In a news briefing, military spokesman Brigadier-General Edgard Arevalo said Norman Lasuca, 23, set off one of two bombs that exploded inside a temporary camp of a special army counter-terrorism unit in Indanan town, on Jolo island in Sulu province, on June 28.
Three soldiers who were manning the camp's gate were killed, along with three civilians who were nearby.
Lasuca and another attacker had explosives strapped around their torsos. Both died.
Tissue samples taken for DNA testing confirmed that Lasuca was the son of a woman who belonged to a Filipino-Muslim ethnic group known as the "Tausug".

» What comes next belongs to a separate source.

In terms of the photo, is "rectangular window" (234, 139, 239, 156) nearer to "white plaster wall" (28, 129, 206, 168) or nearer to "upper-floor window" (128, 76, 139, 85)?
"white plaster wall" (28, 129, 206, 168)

Colonel Bernard Banac, the police spokesman, said in the same briefing that the identity of the other militant could not be ascertained, as no kin had come forward to claim his remains.
ISIS had claimed responsibility for the Sulu attack, but Col Banac said it was "locally initiated".
He tagged the Abu Sayyaf, founded in the 1990s with seed money from Osama bin Laden's Al-Qaeda network, as behind it. "There is no evidence linking ISIS," he said.
Col Arevalo said "the most significant implication now that we have a Filipino suicide bomber… is that this should open a new mindset that we have a different security environment". "Our enemies are levelling up," he said.
There have been two other instances of suicide bombings in the Philippines, but both involved militants from abroad.
In January this year, an Indonesian couple, with help from a faction of the Abu Sayyaf, attacked Jolo's Roman Catholic cathedral, killing 23 people and wounding at least 100.
Before that, in July last year, a Moroccan set off bombs hidden inside a van he drove to an army checkpoint on Basilan island, near Jolo.
"Suicide bombing will now be a new trend of terrorist attacks in the Philippines… It will now change the nature of terrorist threats in the Philippines," Mr Rommel Banlaoi, head of the Philippine Institute for Peace, Violence and Terrorism Research, told The Straits Times.
He said a new crop of younger, more ideologically driven militants is emerging.
"These are millennials. They are influenced by a lot of indoctrination via social media. Their level of frustration is much higher compared with the old ones'," he said.
Mr Banlaoi disclosed that an Egyptian couple, both veterans of the fighting in Syria and Afghanistan, are now in Sulu to prepare for more suicide attacks in the Philippines' restive south.
"They are here to really carry out the instruction of ISIS to conduct intermittent bombing operations in the Philippines and to encourage the locals to conduct suicide bombings as their most effective weapons for (holy war)," he said.